- [Your instructions]:
Would it be possible to quote, exactly and in full, the lines from the one with "Taking a look at the" through the end of the entries below?

- [Provided records]:
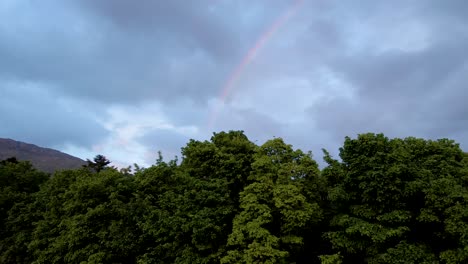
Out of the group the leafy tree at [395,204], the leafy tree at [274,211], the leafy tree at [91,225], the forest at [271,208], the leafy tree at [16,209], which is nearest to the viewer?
the leafy tree at [395,204]

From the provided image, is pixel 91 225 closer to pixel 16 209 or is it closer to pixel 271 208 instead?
pixel 16 209

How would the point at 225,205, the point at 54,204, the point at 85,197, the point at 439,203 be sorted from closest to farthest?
1. the point at 439,203
2. the point at 225,205
3. the point at 85,197
4. the point at 54,204

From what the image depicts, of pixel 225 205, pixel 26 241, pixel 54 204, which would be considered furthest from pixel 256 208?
pixel 26 241

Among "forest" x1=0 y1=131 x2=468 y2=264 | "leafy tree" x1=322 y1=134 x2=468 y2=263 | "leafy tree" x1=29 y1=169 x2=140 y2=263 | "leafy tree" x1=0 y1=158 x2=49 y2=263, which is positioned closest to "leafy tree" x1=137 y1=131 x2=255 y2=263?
"forest" x1=0 y1=131 x2=468 y2=264

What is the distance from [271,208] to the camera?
3153cm

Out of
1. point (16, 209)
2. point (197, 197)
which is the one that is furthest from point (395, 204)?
point (16, 209)

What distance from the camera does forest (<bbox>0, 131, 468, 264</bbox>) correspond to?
2711cm

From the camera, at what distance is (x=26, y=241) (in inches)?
1688

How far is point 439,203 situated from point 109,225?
28262 millimetres

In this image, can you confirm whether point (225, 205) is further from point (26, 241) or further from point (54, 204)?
point (26, 241)

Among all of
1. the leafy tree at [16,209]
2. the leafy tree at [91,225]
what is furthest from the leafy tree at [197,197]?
the leafy tree at [16,209]

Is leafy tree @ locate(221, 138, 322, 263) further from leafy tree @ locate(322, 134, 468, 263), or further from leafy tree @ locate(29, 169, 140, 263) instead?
leafy tree @ locate(29, 169, 140, 263)

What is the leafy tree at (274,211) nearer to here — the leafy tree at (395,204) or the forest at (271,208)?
the forest at (271,208)

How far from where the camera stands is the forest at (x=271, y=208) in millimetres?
27109
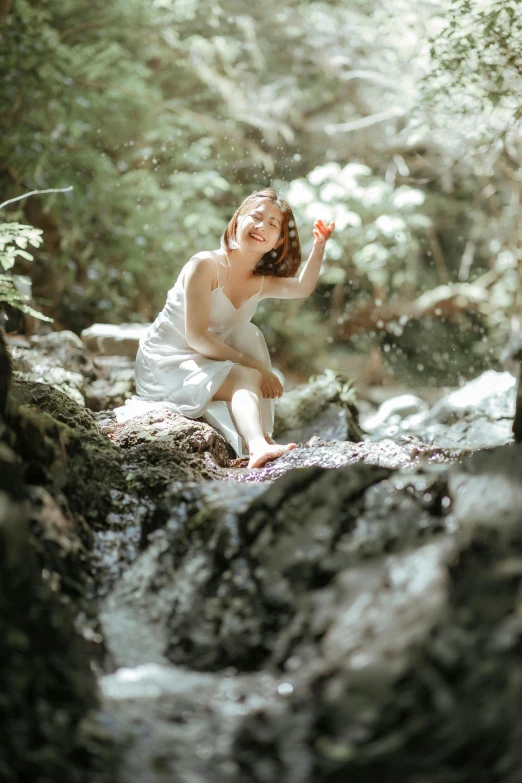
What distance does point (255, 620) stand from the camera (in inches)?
73.3

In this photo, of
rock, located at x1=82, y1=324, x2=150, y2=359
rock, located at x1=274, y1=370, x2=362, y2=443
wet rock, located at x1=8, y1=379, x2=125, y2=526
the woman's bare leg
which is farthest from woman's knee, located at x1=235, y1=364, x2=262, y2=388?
rock, located at x1=82, y1=324, x2=150, y2=359

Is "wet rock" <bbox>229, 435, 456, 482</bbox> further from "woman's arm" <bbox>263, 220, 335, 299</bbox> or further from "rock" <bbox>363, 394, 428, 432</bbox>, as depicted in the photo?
"rock" <bbox>363, 394, 428, 432</bbox>

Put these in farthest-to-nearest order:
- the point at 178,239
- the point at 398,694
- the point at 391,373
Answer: the point at 391,373, the point at 178,239, the point at 398,694

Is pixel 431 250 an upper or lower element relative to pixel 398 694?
lower

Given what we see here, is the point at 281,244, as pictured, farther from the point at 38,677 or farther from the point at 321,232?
the point at 38,677

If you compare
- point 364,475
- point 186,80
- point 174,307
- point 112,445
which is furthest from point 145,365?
point 186,80

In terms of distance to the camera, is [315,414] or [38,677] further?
[315,414]

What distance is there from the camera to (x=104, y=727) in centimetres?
160

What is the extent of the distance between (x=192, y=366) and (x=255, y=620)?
2173 millimetres

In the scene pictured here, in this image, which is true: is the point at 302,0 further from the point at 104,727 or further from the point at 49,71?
the point at 104,727

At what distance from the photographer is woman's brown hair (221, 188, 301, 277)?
387cm

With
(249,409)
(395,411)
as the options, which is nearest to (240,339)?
(249,409)

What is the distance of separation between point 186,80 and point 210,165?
1357 millimetres

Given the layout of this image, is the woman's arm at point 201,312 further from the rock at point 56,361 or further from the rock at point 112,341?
the rock at point 112,341
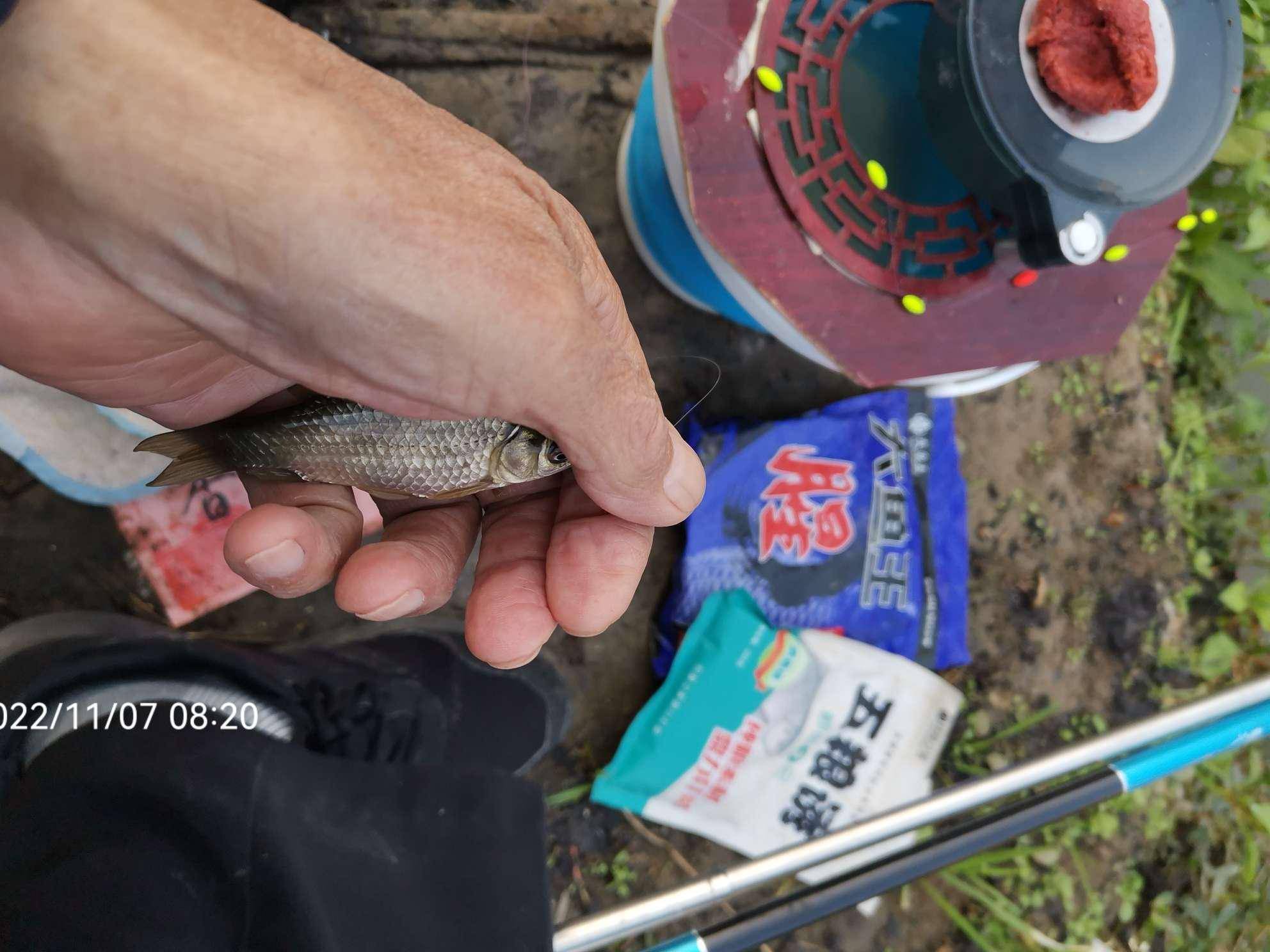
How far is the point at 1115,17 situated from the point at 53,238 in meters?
1.78

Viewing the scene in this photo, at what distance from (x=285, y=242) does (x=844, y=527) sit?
181 cm

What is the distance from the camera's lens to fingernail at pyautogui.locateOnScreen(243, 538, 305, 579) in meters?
1.20

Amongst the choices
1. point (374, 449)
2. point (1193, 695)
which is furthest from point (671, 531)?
point (1193, 695)

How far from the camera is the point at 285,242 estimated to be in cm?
86

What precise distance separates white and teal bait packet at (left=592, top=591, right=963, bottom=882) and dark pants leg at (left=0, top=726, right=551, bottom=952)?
0.68 m

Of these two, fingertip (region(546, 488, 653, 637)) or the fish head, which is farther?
fingertip (region(546, 488, 653, 637))

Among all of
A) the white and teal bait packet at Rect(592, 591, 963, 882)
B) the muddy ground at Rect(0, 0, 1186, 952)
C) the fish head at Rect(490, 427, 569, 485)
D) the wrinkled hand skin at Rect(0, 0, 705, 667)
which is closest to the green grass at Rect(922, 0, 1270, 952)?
the muddy ground at Rect(0, 0, 1186, 952)

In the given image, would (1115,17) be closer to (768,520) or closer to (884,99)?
(884,99)

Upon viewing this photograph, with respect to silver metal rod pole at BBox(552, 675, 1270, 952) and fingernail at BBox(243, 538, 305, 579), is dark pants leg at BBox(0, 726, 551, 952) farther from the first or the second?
fingernail at BBox(243, 538, 305, 579)

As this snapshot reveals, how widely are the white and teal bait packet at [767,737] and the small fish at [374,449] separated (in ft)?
3.75

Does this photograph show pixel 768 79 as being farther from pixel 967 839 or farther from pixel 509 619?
pixel 967 839

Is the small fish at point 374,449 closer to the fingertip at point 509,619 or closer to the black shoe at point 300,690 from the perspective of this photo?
the fingertip at point 509,619

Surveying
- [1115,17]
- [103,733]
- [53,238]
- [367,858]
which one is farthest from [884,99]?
[103,733]

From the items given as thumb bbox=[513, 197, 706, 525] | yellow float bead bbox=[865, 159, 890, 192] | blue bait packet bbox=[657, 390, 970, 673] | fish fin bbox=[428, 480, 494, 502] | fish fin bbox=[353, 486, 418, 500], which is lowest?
blue bait packet bbox=[657, 390, 970, 673]
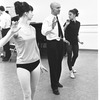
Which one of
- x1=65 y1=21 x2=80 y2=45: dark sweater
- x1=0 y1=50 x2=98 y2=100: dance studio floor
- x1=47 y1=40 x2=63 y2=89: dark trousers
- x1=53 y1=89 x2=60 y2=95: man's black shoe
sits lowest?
x1=0 y1=50 x2=98 y2=100: dance studio floor

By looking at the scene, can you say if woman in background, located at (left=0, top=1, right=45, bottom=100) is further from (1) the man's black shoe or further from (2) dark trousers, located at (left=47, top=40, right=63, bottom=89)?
(1) the man's black shoe

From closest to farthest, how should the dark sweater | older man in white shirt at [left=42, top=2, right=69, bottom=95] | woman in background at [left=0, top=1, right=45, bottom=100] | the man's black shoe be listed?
woman in background at [left=0, top=1, right=45, bottom=100], older man in white shirt at [left=42, top=2, right=69, bottom=95], the man's black shoe, the dark sweater

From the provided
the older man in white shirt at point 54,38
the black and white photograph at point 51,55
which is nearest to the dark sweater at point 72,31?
the black and white photograph at point 51,55

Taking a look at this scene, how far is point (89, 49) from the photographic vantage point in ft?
23.1

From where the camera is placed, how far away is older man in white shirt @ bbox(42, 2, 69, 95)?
3091mm

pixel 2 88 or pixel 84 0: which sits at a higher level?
pixel 84 0

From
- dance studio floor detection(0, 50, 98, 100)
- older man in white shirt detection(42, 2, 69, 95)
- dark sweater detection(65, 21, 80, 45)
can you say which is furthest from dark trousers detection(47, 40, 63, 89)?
dark sweater detection(65, 21, 80, 45)

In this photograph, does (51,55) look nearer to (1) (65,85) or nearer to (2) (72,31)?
(1) (65,85)

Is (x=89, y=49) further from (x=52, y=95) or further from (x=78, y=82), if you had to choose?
(x=52, y=95)

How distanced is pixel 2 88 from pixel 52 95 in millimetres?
1027

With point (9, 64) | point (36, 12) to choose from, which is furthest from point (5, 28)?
point (36, 12)

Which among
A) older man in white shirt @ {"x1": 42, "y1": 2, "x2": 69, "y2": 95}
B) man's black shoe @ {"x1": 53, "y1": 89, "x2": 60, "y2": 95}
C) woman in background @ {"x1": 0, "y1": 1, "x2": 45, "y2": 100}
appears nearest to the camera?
woman in background @ {"x1": 0, "y1": 1, "x2": 45, "y2": 100}

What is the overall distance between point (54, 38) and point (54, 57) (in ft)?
1.04

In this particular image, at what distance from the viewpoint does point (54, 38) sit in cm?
313
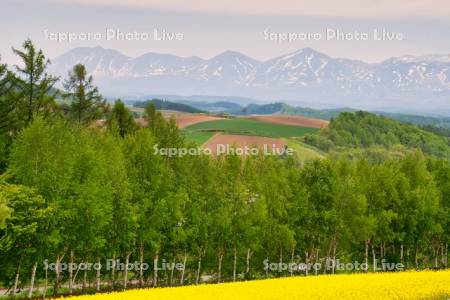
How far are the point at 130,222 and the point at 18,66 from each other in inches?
704

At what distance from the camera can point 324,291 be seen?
122ft

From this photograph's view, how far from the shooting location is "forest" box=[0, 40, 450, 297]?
48156 mm

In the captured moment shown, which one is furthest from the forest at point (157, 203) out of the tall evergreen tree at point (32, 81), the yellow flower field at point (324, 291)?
the yellow flower field at point (324, 291)

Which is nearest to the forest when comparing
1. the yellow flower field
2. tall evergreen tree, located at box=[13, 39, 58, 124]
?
tall evergreen tree, located at box=[13, 39, 58, 124]

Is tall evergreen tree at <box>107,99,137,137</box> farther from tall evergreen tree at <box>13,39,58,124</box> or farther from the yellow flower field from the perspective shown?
the yellow flower field

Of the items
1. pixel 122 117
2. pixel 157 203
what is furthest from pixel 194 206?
pixel 122 117

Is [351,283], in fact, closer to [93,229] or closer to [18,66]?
[93,229]

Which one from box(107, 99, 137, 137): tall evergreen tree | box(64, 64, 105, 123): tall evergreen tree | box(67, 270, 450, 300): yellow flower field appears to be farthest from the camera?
box(107, 99, 137, 137): tall evergreen tree

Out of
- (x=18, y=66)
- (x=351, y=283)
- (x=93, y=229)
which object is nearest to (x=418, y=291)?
(x=351, y=283)

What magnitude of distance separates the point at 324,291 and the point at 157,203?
22906 mm

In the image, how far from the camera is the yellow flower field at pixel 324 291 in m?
35.7

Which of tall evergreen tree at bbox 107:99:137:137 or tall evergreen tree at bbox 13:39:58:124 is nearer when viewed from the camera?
tall evergreen tree at bbox 13:39:58:124

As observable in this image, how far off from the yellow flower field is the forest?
10764 millimetres

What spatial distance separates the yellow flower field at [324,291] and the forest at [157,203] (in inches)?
424
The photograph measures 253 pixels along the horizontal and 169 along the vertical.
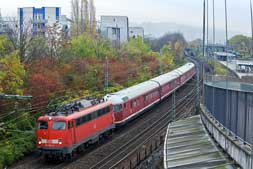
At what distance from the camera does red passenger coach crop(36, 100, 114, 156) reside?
24.1m

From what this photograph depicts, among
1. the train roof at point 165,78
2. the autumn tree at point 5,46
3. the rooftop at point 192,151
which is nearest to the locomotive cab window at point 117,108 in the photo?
the autumn tree at point 5,46

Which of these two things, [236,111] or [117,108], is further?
[117,108]

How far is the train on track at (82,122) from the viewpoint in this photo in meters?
24.2

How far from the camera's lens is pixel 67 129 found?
2409 centimetres

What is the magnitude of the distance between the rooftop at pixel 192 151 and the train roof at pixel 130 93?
1405 centimetres

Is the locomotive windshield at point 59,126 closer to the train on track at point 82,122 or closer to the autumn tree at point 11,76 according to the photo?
the train on track at point 82,122

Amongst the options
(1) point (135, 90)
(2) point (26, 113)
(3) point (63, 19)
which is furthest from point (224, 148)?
(3) point (63, 19)

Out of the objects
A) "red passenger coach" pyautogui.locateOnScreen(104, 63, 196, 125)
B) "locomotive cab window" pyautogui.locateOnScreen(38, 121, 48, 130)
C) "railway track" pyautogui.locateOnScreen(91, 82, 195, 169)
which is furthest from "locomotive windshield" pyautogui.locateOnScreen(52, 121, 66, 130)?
"red passenger coach" pyautogui.locateOnScreen(104, 63, 196, 125)

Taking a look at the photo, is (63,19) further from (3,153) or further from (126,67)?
(3,153)

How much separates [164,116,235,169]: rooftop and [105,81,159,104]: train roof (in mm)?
14051

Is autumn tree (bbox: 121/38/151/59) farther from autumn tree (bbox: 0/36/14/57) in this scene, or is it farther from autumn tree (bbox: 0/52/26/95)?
autumn tree (bbox: 0/52/26/95)

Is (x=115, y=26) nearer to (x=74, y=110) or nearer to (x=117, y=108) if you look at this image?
(x=117, y=108)

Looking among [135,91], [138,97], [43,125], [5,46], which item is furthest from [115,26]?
[43,125]

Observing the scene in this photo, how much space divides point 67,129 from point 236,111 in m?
13.0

- [Final answer]:
Taking a look at the photo, is (63,19) further from (3,153) or further from (126,67)?
(3,153)

How much separates [164,116,235,169]: rooftop and [105,81,159,104]: train roof (in mm)?
14051

Is autumn tree (bbox: 121/38/151/59) farther from autumn tree (bbox: 0/36/14/57) in this scene, or is it farther from autumn tree (bbox: 0/52/26/95)?
autumn tree (bbox: 0/52/26/95)

Is (x=115, y=26) nearer to (x=74, y=110) or nearer to (x=117, y=108) if you look at this image?
(x=117, y=108)

Looking among [135,91], [138,97], [43,125], [5,46], which item is furthest from [115,26]?
[43,125]

Observing the scene in this photo, how much space divides point 67,129 from point 236,111 in m?
13.0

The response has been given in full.